To train the ScHiCAtt model on your Hi-C data, navigate to the Training folder and use the following command:
python3 train.py \
--train_data path/to/train_data.npz \
--valid_data path/to/valid_data.npz \
--epochs 50 \
--batch_size 32 \
--lr 0.0001 \
--save_path checkpoints/schicatt.pth
Your .npz files must contain the following keys:
'data': Low-resolution Hi-C patches (shape:[N, 1, 40, 40])'target': Ground truth high-resolution patches (same shape)
| Argument | Description | Default |
|---|---|---|
--train_data |
Path to the training .npz dataset |
Required |
--valid_data |
Path to the validation .npz dataset |
Required |
--epochs |
Number of training epochs | 1 |
--batch_size |
Batch size for training | 64 |
--lr |
Learning rate for the optimizer | 0.0003 |
--save_path |
Path to save the best model checkpoint | schicatt.pth |
The script saves the best-performing model (based on validation loss) to the specified path.
By default, the model will be saved to schicatt.pth.
After training the model, you can run inference (present in the Training folder) using the saved checkpoint on test data using:
python3 infer.py \
--input path/to/test_data.npz \
--checkpoint path/to/schicatt.pth \
--output path/to/output_directory \
--cuda 0
The input .npz file must contain the following keys:
'data': Low-resolution Hi-C patches (shape:[N, 1, 40, 40])'inds': Index array indicating patch positions and chromosome IDs (shape:[N, 4])
| Argument | Description | Default |
|---|---|---|
--input |
Path to input .npz test dataset |
Required |
--checkpoint |
Path to the trained model checkpoint .pth file |
Required |
--output |
Directory to save reconstructed full matrices | Required |
--multi-chrom |
(Optional) Enable multi-chromosome handling if needed | False |
--cuda |
CUDA device ID (e.g., 0 for GPU, -1 for CPU) |
-1 |
The script reconstructs chromosome-wise Hi-C matrices and saves them as compressed .npz files inside the specified output directory.
Each output file is named as:
chr<chromosome_id>_schicatt.npz
and contains the key 'schicatt' with the predicted high-resolution matrix.
python3 infer_schicatt.py \
--input data/test_chr11.npz \
--checkpoint schicatt.pth \
--output results/ \
--cuda 0
This will generate the file results/chr11_schicatt.npz containing the inferred matrix.
All the analysis scripts are available at analysis folder
- We used
https://github.com/zengguangjie/deDoc2for TAD detection from scHiC data.
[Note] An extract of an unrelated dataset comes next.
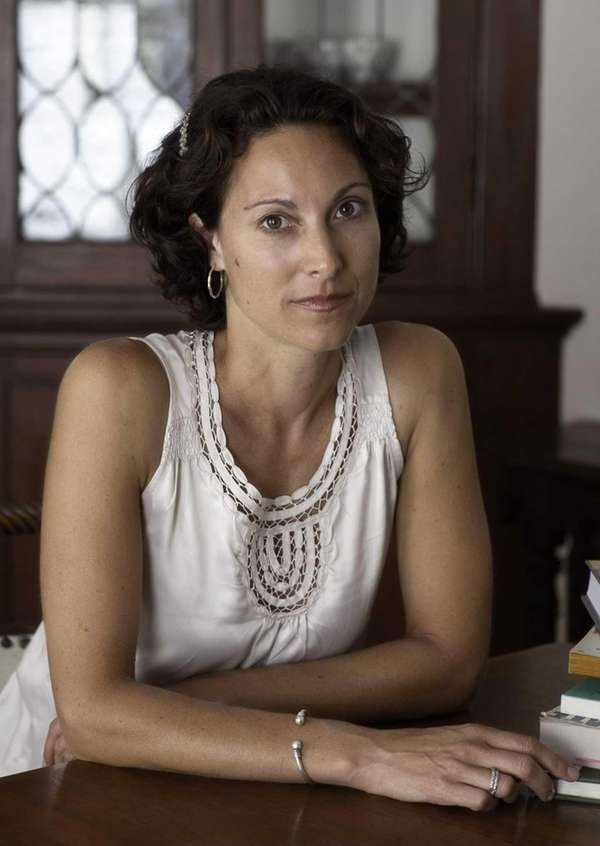 Emily Bazelon, author of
We used lower TAD-like domains. - Download the doDoc2
- Edit the necessary variables in
call_tads.pyscript such as INPUT_FILEPATH and adjust other things as necessary. - Run
python3 call_tads.py
- We used
https://xiaotaowang.github.io/TADLib/index.htmlto produce the TAD figures. - Here, we provided a sample python script
draw_tad_plots.pyto produce the plots. Update INPUT_FILEPATH, MATRIX_FILEPATH, FILENAMES, CHROMOSOMES, ALGORITHMS, OUTPUT_PATH. - It takes matrix and TADs as input. TAD file structure should be (without heading):
| Chromosome | Start Position | End Position |
|---|---|---|
| chr12 | 80000 | 1960000 |
| chr12 | 2000000 | 2720000 |
| chr12 | 2760000 | 4040000 |
| chr12 | 4080000 | 5480000 |
| chr12 | 5520000 | 5720000 |
- Run
python3 draw_tad_plots.py
- Edit draw_l2_norm.py with your filenames and paths including MATRIX_FILEPATH, FILENAMES, CHROMOSOMES, ALGORITHMS.
- It takes matrix as input.
- Run
python3 draw_l2_norm.py
The ScHiCAtt project is publicly available at https://github.com/OluwadareLab/ScHiCAtt. ScHiCAtt web-server is publicly available at http://schicatt.hicrobin.online/. Drosophila Hi-C Data is publicly available at https://doi.org/10.5281/zenodo.10535486. Human Cell HiC data is available at https://salkinstitute.app.box.com/s/fp63a4j36m5k255dhje3zcj5kfuzkyj1.
If you use ScHiCAtt in your research, please cite the following:
Menon, R., Chowdhury, H. M., & Oluwadare, O. (2025). ScHiCAtt: Enhancing single-cell Hi-C data resolution using attention-based models. Computational and Structural Biotechnology Journal, 27, 978-991. https://doi.org/10.1016/j.csbj.2025.02.031
This project is licensed under the MIT License. See the LICENSE file for details.